Question

Two cars are approaching each other at an equal speed of 7.2 km/hr. When they see each other, both blow horns having frequency of 676 Hz. The beat frequency heard by each driver will be ______ Hz. [Velocity of sound in air is 340 m/s.]

Hint:

For low speeds $(v \ll c)$, use the approximation $\Delta f \approx f \cdot \frac{2v_{rel}}{c}$. Here $2 \times 676 \times \frac{4}{340} \approx 7.95 \approx 8 \text{ Hz}$.

Answer 1

Correct Answer: 8

To solve this problem, we need to find the beat frequency perceived by each driver as the two cars approach each other. The relevant concept is the Doppler Effect, which describes the change in frequency due to the relative motion between the source and the observer.

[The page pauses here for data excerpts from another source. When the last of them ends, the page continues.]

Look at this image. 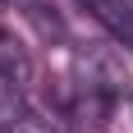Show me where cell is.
Returning <instances> with one entry per match:
<instances>
[{
	"label": "cell",
	"instance_id": "cell-1",
	"mask_svg": "<svg viewBox=\"0 0 133 133\" xmlns=\"http://www.w3.org/2000/svg\"><path fill=\"white\" fill-rule=\"evenodd\" d=\"M32 78H37L32 55L18 46V37H14V32H5V28H0V83H5L9 92H23Z\"/></svg>",
	"mask_w": 133,
	"mask_h": 133
},
{
	"label": "cell",
	"instance_id": "cell-4",
	"mask_svg": "<svg viewBox=\"0 0 133 133\" xmlns=\"http://www.w3.org/2000/svg\"><path fill=\"white\" fill-rule=\"evenodd\" d=\"M28 14H32V23L41 28V37H64V23H60L55 14H46V5H28Z\"/></svg>",
	"mask_w": 133,
	"mask_h": 133
},
{
	"label": "cell",
	"instance_id": "cell-3",
	"mask_svg": "<svg viewBox=\"0 0 133 133\" xmlns=\"http://www.w3.org/2000/svg\"><path fill=\"white\" fill-rule=\"evenodd\" d=\"M5 133H55V124H51V119H41L37 110L14 106L9 115H5Z\"/></svg>",
	"mask_w": 133,
	"mask_h": 133
},
{
	"label": "cell",
	"instance_id": "cell-2",
	"mask_svg": "<svg viewBox=\"0 0 133 133\" xmlns=\"http://www.w3.org/2000/svg\"><path fill=\"white\" fill-rule=\"evenodd\" d=\"M83 9L92 14L110 37L133 46V0H83Z\"/></svg>",
	"mask_w": 133,
	"mask_h": 133
}]
</instances>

Step 1: Understand the Given Data.

Both cars travel at 7.2 km/h, which needs to be converted into meters per second:

7.2 km/h = (7,200 m/3,600 s) = 2 m/s.

Each horn has a frequency of \( f_0 = 676 \) Hz. The speed of sound in air is \( v = 340 \) m/s.

Step 2: Calculate the apparent frequency heard by each driver.

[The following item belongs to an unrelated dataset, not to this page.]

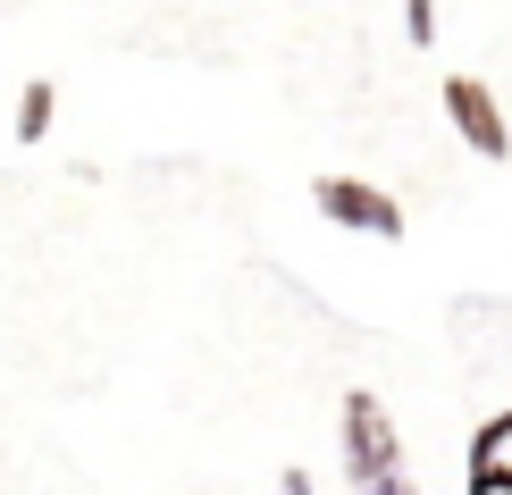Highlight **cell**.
<instances>
[{"mask_svg":"<svg viewBox=\"0 0 512 495\" xmlns=\"http://www.w3.org/2000/svg\"><path fill=\"white\" fill-rule=\"evenodd\" d=\"M345 479H353V495L361 487H387V479H403V437H395V420H387V403L378 395H345Z\"/></svg>","mask_w":512,"mask_h":495,"instance_id":"6da1fadb","label":"cell"},{"mask_svg":"<svg viewBox=\"0 0 512 495\" xmlns=\"http://www.w3.org/2000/svg\"><path fill=\"white\" fill-rule=\"evenodd\" d=\"M311 202H319V219H336V227H353V235H378V244H395V235H403V202H395V193H378V185H361V177H319Z\"/></svg>","mask_w":512,"mask_h":495,"instance_id":"7a4b0ae2","label":"cell"},{"mask_svg":"<svg viewBox=\"0 0 512 495\" xmlns=\"http://www.w3.org/2000/svg\"><path fill=\"white\" fill-rule=\"evenodd\" d=\"M445 118L462 126V143H471L479 160H504V152H512V126H504L496 93H487L479 76H454V84H445Z\"/></svg>","mask_w":512,"mask_h":495,"instance_id":"3957f363","label":"cell"},{"mask_svg":"<svg viewBox=\"0 0 512 495\" xmlns=\"http://www.w3.org/2000/svg\"><path fill=\"white\" fill-rule=\"evenodd\" d=\"M462 487H471V495H512V412H496L471 437V470H462Z\"/></svg>","mask_w":512,"mask_h":495,"instance_id":"277c9868","label":"cell"},{"mask_svg":"<svg viewBox=\"0 0 512 495\" xmlns=\"http://www.w3.org/2000/svg\"><path fill=\"white\" fill-rule=\"evenodd\" d=\"M51 110H59V93L34 76L26 93H17V135H26V143H42V135H51Z\"/></svg>","mask_w":512,"mask_h":495,"instance_id":"5b68a950","label":"cell"},{"mask_svg":"<svg viewBox=\"0 0 512 495\" xmlns=\"http://www.w3.org/2000/svg\"><path fill=\"white\" fill-rule=\"evenodd\" d=\"M403 34H412V42H437V0H403Z\"/></svg>","mask_w":512,"mask_h":495,"instance_id":"8992f818","label":"cell"}]
</instances>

Since both cars are moving towards each other, the Doppler Effect causes an increase in the frequency heard by each driver. The formula for the observed frequency \( f' \) when both source and observer move towards each other is:

\( f' = f_0 \times \frac{v + v_o}{v - v_s} \)

where \( v_o \) is the observer's speed, and \( v_s \) is the source's speed. In this case, \( v_o = v_s = 2 \) m/s. Thus, the formula becomes:

\( f' = 676 \times \frac{340 + 2}{340 - 2} \)

\( f' = 676 \times \frac{342}{338} \)

Calculate \( f' \):

\( f' \approx 676 \times 1.0118 \approx 684.05 \) Hz.

Step 3: Determine the Beat Frequency.

The beat frequency \( f_b \) is given by the absolute difference between the observed frequency and the original frequency:

\( f_b = |f' - f_0| = |684.05 - 676| \)

\( f_b \approx 8.05 \) Hz.

Since the beat frequency should be an integer, round it to 8 Hz.

Final Answer:

The beat frequency heard by each driver is 8 Hz, which falls within the given range of 8 to 8 Hz.